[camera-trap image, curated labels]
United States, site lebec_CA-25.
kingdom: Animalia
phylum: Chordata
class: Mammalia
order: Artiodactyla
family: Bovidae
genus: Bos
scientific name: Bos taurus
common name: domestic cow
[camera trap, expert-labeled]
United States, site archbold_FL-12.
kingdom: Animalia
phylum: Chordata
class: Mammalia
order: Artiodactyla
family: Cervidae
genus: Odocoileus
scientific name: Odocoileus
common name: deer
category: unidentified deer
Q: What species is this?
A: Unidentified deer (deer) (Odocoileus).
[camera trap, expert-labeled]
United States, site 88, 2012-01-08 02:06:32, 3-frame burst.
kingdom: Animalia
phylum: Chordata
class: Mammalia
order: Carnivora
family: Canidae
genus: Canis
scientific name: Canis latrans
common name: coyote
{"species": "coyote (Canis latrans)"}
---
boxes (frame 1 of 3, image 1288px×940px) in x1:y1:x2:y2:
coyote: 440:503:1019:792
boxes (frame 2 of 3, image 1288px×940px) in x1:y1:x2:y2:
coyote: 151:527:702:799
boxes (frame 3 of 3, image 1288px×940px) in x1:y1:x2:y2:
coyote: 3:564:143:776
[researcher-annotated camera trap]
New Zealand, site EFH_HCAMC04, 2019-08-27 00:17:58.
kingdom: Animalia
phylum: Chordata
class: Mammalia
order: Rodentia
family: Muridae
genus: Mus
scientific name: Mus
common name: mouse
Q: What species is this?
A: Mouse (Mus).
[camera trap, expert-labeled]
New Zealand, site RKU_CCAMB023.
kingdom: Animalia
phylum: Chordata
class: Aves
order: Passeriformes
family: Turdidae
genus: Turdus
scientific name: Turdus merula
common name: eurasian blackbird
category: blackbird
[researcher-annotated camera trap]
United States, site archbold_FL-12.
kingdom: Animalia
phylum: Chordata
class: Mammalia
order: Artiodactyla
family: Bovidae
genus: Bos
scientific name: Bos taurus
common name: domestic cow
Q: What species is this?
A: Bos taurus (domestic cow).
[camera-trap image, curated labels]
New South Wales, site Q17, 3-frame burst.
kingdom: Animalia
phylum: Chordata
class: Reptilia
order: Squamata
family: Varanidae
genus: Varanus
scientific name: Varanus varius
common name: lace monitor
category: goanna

WHAT IS BEING ASKED. All that is needed is the number of lines in the listing holding the word "order".

REPLY TO THE EXERCISE. 7